IBM Corp. on Tuesday will announce a number of enhancements to its Shark Enterprise Storage System (ESS) Model 800 arrays designed to increase the performance and ease of management of the storage systems.

The ESS 800’s Peer to Peer Remote Copy disaster recovery software will now support the FIbre Channel interconnect standard, which means that customers will now be able to do remote backup and recovery with fewer switches and networking devices than the Enterprise Systems Connection (ESCON) protocol that the current models of Shark employ.

When the enhancements become available on Nov. 21, the ESS 800 will also include an optional new 750MHz PowerPC processor called Turbo II, that will speed up the array’s performance by 30 percent, according to IBM.

IBM has also extended its support of Storage Networking Industry Association’s Storage Management Initiative (SMI) standard so that more of Shark’s capabilities will be available to software written to the SMI standard.

“You can now evoke and manage flash copy, peer-to-peer remote copy, and extended remote copy,” said Jim Tuckwell, IBM’s manager of enterprise storage servers. “Now anybody that writes to the SMI standard will have an easy time exploiting Shark’s copy services as well,” he said.

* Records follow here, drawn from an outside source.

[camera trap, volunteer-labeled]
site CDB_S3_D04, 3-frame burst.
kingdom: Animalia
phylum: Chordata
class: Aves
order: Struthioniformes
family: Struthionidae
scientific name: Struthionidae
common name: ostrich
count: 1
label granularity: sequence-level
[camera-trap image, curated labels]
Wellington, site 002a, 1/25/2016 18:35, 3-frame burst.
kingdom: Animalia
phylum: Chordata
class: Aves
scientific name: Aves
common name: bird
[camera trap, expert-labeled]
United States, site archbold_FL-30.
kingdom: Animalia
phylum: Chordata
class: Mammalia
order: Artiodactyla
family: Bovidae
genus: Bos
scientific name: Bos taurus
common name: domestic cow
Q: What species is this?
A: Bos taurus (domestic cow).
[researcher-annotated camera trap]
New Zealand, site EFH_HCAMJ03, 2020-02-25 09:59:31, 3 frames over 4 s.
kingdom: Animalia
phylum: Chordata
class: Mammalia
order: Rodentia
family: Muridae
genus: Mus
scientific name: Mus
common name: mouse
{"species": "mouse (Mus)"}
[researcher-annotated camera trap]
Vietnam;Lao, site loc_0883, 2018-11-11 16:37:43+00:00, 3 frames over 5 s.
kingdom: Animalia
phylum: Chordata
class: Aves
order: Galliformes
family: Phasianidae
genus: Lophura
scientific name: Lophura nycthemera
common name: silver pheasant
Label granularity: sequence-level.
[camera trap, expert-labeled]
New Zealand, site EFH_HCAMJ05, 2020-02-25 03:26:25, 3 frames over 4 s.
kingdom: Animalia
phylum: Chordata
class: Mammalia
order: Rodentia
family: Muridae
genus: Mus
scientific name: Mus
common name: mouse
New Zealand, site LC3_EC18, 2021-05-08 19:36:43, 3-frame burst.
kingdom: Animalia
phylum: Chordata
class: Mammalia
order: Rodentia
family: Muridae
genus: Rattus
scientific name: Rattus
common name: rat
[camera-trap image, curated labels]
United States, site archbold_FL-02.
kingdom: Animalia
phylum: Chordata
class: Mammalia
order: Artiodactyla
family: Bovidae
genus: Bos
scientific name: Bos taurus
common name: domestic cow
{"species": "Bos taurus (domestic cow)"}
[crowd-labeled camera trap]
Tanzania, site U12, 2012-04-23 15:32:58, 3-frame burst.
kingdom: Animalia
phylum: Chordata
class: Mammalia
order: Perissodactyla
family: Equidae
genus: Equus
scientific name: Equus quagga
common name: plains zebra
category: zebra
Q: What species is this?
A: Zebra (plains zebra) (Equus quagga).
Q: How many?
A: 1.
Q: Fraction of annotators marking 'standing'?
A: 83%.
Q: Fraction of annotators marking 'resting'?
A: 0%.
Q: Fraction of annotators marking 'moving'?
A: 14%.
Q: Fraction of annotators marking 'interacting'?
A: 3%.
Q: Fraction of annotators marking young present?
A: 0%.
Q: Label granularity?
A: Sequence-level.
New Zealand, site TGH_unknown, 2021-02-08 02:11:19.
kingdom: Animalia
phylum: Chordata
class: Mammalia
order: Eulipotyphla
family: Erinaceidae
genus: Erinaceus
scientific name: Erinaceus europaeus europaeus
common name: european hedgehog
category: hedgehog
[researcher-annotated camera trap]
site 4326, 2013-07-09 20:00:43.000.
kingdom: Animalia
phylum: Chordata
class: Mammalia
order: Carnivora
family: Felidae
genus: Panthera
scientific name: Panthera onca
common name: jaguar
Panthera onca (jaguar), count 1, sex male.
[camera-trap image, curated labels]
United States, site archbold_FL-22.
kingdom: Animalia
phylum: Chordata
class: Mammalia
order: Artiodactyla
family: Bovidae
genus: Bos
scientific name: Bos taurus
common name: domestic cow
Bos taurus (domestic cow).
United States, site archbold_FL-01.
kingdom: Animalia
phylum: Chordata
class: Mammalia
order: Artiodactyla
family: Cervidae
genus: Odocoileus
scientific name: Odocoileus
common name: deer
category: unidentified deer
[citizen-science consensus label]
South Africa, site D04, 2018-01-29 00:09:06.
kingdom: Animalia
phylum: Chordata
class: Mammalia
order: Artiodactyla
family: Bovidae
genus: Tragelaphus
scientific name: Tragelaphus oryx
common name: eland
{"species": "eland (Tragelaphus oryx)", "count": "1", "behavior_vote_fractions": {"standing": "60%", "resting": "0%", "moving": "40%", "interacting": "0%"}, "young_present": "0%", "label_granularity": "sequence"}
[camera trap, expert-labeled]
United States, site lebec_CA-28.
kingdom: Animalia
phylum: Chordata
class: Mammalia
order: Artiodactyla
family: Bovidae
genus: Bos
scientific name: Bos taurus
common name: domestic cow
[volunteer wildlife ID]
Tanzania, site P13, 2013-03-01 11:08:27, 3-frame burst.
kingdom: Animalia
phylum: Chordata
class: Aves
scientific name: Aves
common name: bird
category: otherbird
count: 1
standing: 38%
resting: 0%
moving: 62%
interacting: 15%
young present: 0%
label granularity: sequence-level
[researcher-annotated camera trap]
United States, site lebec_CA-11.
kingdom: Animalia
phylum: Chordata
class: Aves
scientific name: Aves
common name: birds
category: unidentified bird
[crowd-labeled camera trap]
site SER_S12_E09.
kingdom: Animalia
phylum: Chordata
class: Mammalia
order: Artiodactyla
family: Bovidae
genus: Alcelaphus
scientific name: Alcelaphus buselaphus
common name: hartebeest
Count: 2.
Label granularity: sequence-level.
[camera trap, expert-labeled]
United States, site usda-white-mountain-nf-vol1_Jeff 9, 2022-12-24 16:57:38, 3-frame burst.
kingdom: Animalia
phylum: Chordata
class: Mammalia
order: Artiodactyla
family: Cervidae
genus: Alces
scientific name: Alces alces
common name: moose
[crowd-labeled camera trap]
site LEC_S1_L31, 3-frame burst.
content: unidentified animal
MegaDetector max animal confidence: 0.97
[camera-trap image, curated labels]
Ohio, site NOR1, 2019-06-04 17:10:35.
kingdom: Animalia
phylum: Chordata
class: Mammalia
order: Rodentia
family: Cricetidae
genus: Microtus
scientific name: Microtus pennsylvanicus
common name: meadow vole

The SMI standard, while still in its early stages of adoption, will eventually simplify storage management for both IBM and its Shark users, said Nancy Marrone-Hurley, a senior analyst with the Enterprise Storage Group. “The problem right now is that every array has a different API (application program interface),” she said.

IBM will also offer Shark customers another configuration option called Arrays Across Loops that “allows the data to flow over the disks differently and faster, particularly for sequential applications,” according to Tuckwell.

Pricing for the enhanced ESS 800 will remain unchanged, said Tuckwell.